Jeff Jarvis, along with students and faculty at the opening of the Tow-Knight Center for Entrepreneurial Journalism in New York City.
Over the past week, I've written about the steady stream of books written by Knight journalism and media innovation partners. Here’s the third and for the time being final batch of highlights:
· Jeff Jarvis chronicles in Public Parts how sharing in the digital age improves the way we work and live. Says the USA TODAY review: “Jarvis offers a persuasive and personal look at why sharing things publicly on the Web should become the norm. It makes us better and makes the Web more usable, he argues.”
Jarvis directs the Tow-Knight Center for Entrepreneurial Journalism, at the City University of New York’s Graduate School of Journalism, where the nation’s first master’s degree in entrepreneurial journalism is offered.

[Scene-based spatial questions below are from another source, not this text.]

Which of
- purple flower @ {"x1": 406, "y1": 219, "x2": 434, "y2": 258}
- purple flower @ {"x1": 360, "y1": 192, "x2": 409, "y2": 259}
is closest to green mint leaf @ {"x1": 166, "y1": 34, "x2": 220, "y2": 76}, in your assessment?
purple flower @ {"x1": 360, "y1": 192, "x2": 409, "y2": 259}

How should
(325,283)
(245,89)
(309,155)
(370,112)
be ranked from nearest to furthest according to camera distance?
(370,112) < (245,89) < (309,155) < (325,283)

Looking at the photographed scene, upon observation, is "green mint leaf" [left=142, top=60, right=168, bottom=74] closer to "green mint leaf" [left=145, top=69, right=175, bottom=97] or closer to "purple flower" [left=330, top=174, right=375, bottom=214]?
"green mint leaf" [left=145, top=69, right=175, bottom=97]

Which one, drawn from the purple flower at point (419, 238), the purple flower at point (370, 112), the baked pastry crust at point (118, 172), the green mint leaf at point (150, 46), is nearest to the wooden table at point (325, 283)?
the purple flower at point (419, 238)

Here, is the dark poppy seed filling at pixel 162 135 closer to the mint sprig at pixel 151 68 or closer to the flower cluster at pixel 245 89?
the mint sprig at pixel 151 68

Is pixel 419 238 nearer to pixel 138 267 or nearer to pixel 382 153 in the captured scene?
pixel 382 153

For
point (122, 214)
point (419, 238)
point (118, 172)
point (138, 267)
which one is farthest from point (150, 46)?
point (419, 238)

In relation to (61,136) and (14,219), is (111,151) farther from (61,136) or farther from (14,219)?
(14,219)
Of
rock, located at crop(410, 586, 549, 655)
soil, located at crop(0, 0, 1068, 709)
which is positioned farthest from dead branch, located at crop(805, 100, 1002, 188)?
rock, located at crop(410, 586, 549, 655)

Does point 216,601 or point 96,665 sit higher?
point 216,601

· James O’Shea’s “The Deal From Hell,” charges that moguls and Wall Street “plundered great American newspapers.” Rather than the internet, the forces that brought down traditional media are “lack of investment, greed, incompetence, corruption, hypocrisy and downright arrogance of people who put their interests ahead of the public’s.” Jack Shaffer’s Washington Post review debates the point: “The problem with O’Shea’s analysis is that important newspapers whose executives and owners weren’t stingy, greedy, incompetent, corrupt, hypocritical or arrogant have also been forced to reduce news pages, cut whole sections, close bureaus and decimate newsrooms. Both The Washington Post and the New York Times, long controlled by families that have taken immense pride in providing the public service of great journalism, have bent before recent market forces and made the cuts that O’Shea deplores.”
O’Shea runs the Chicago News Cooperative, one of the many new, free, web-based nonprofit news sites Knight Foundation helped launch.